• _EXERCISE INSTRUCTIONS_
Every record needs to be repeated exactly; its pictures do not.

*** RECORDS TO USE ***

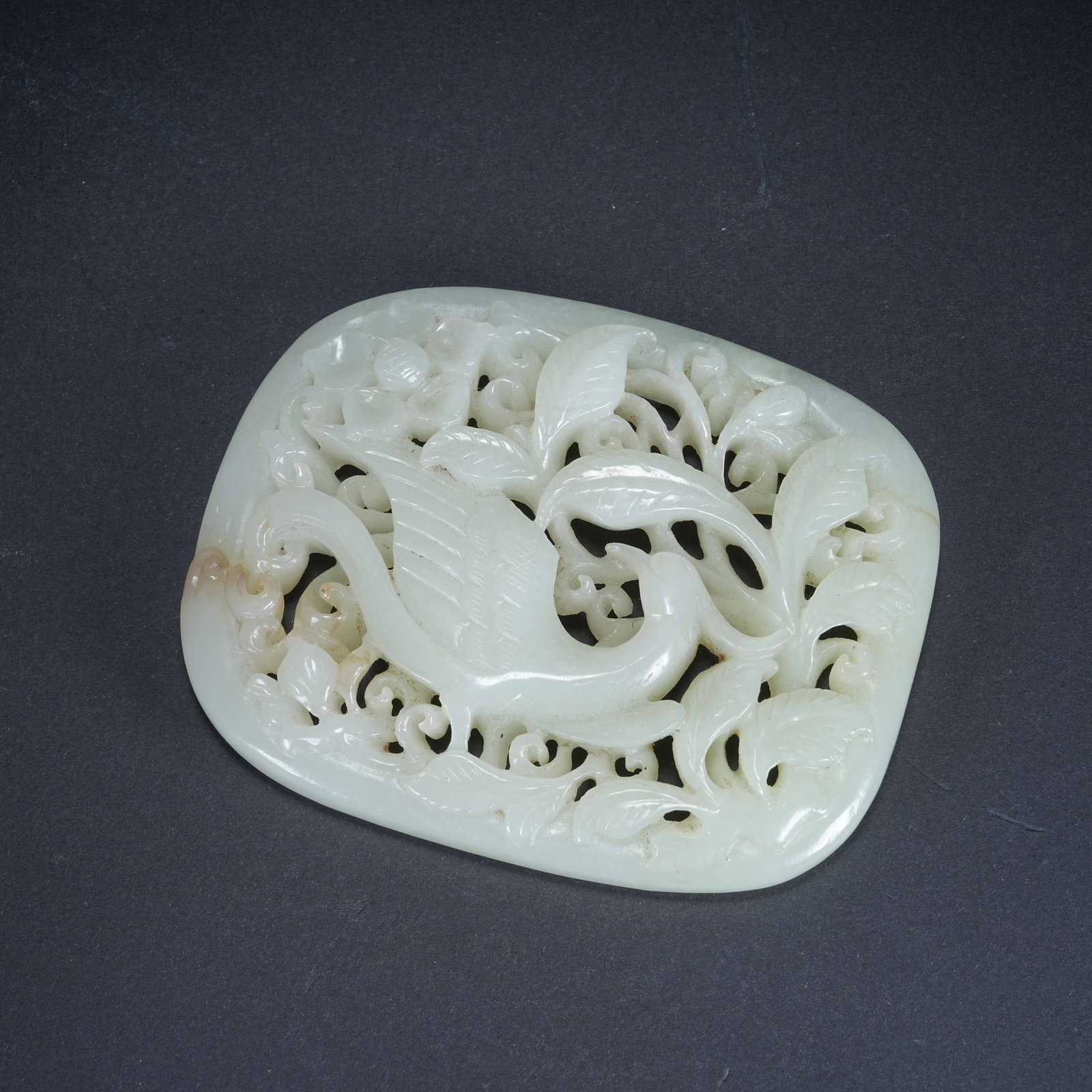 A HETIAN JADE PENDANT WITH PHOENIX AND FLORAL PATTERN: Hetian Jade Pendant with Phoenix and Floral Pattern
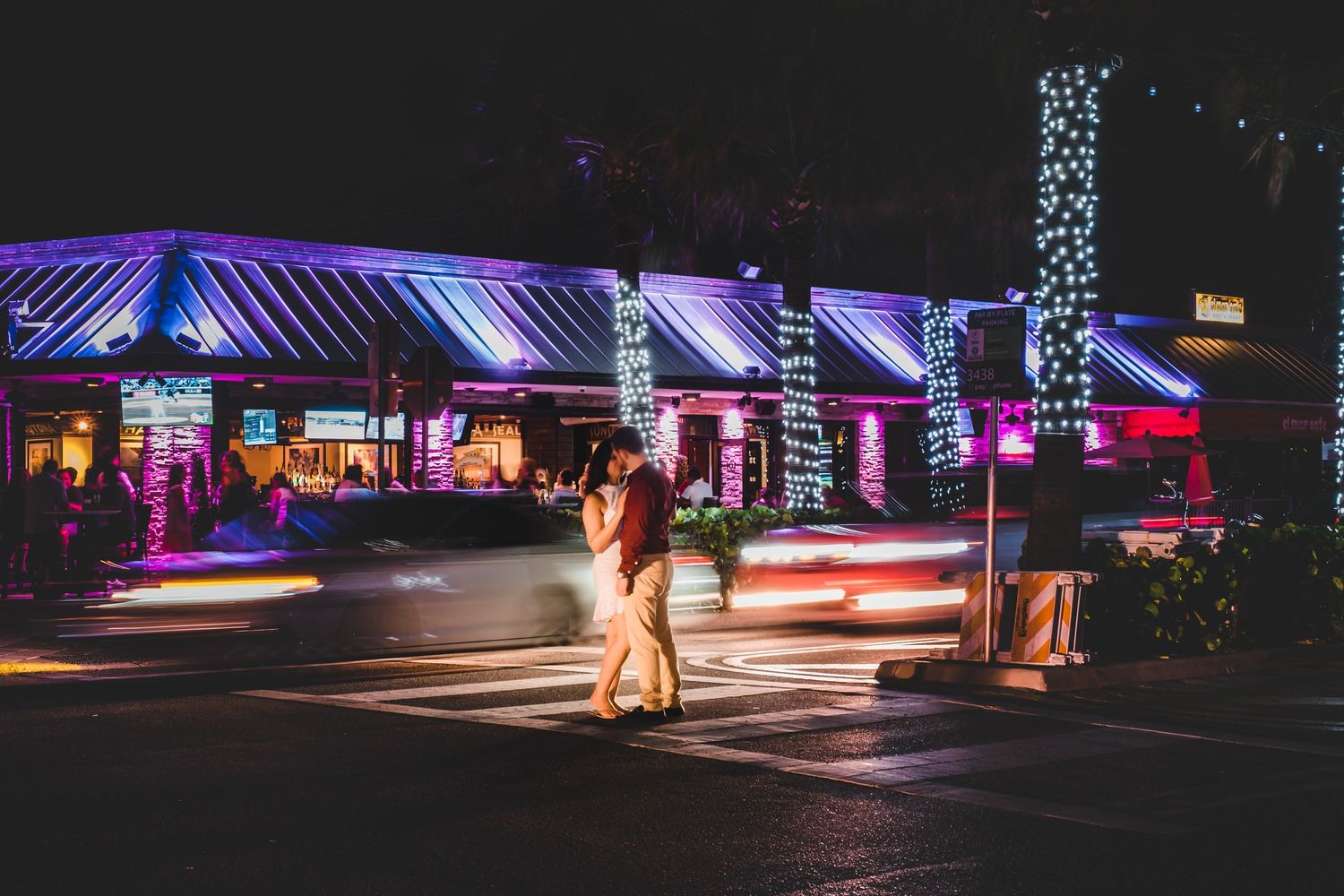 Couple embracing on a city street at night surrounded by vibrant neon lights and light trails.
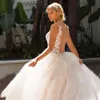 Abiti da sposa in abito da ballo da ballo in pizzo con maniche lunghe di tulle da favola da sposa da pila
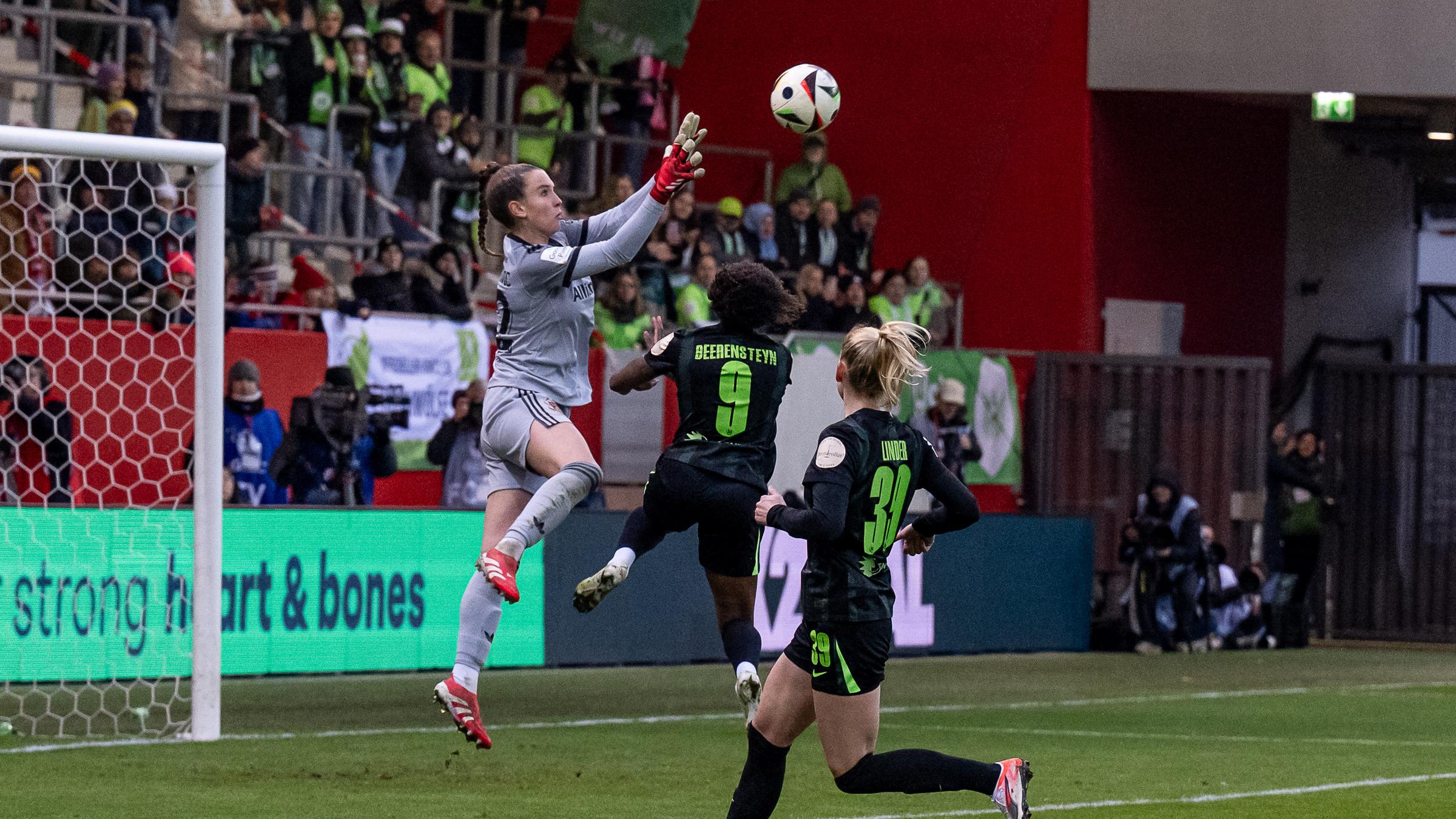 Ena Mahmutovic springt in die Luft, um den Ball zu fangen, sie ist vor dem Fußballtor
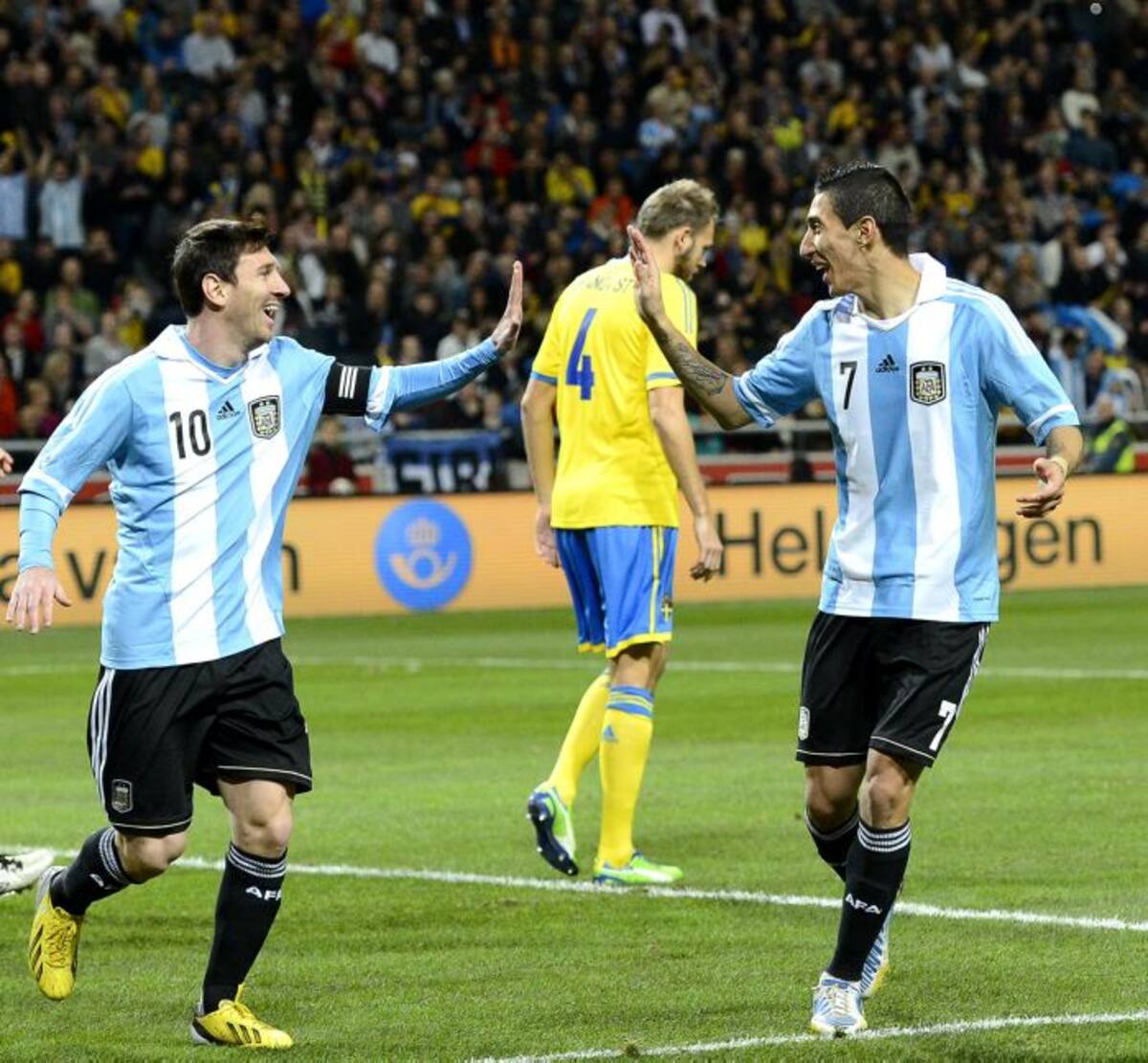 El astro Lionel Messi se saluda con Ángel Di María en uno de los goles con los que Argentina venció 3-2 a Suecia. AP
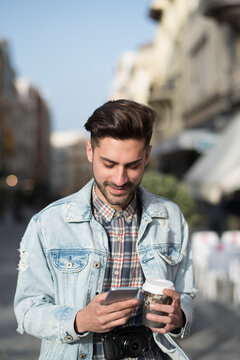 Young man drinking coffee to go and looking smartphone in the city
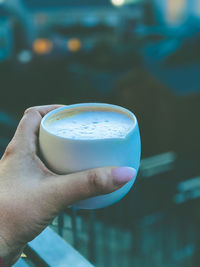 Close-up of hand holding drink against blurred background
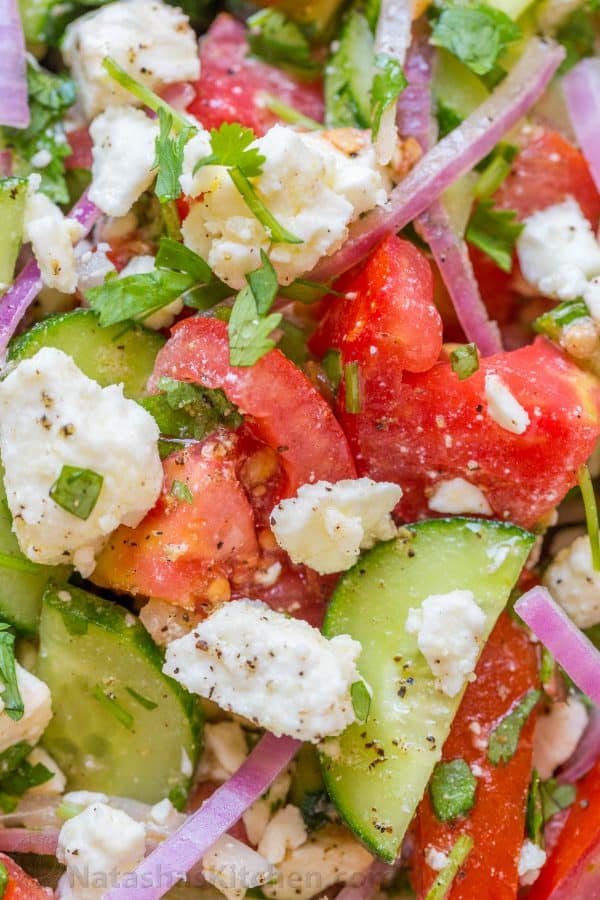 This Cucumber Tomato Feta Salad has simple ingredients that are a winning combination. Refreshing and flavorful! A new favorite cucumber tomato feta salad! | natashaskitchen.com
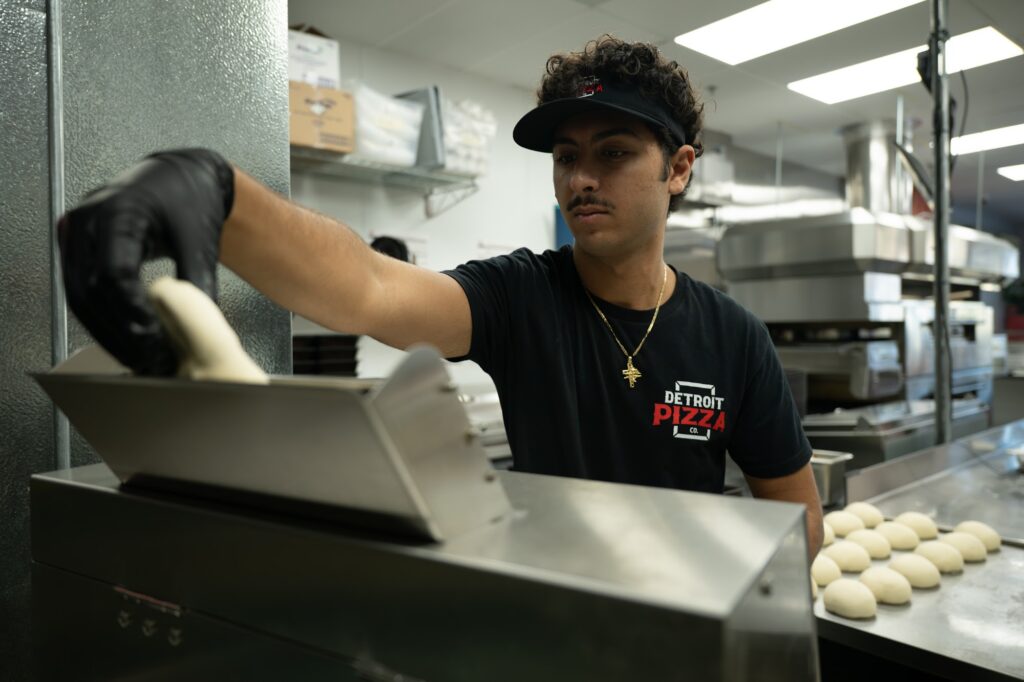 Detroit Pizza Co. team member making fresh dough in Murrieta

*** End of RECORDS TO USE ***

• _ANSWER TO THIS EXERCISE_
 A HETIAN JADE PENDANT WITH PHOENIX AND FLORAL PATTERN: Hetian Jade Pendant with Phoenix and Floral Pattern
 Couple embracing on a city street at night surrounded by vibrant neon lights and light trails.
 Abiti da sposa in abito da ballo da ballo in pizzo con maniche lunghe di tulle da favola da sposa da pila
 Ena Mahmutovic springt in die Luft, um den Ball zu fangen, sie ist vor dem Fußballtor
 El astro Lionel Messi se saluda con Ángel Di María en uno de los goles con los que Argentina venció 3-2 a Suecia. AP
 Young man drinking coffee to go and looking smartphone in the city
 Close-up of hand holding drink against blurred background
 This Cucumber Tomato Feta Salad has simple ingredients that are a winning combination. Refreshing and flavorful! A new favorite cucumber tomato feta salad! | natashaskitchen.com
 Detroit Pizza Co. team member making fresh dough in Murrieta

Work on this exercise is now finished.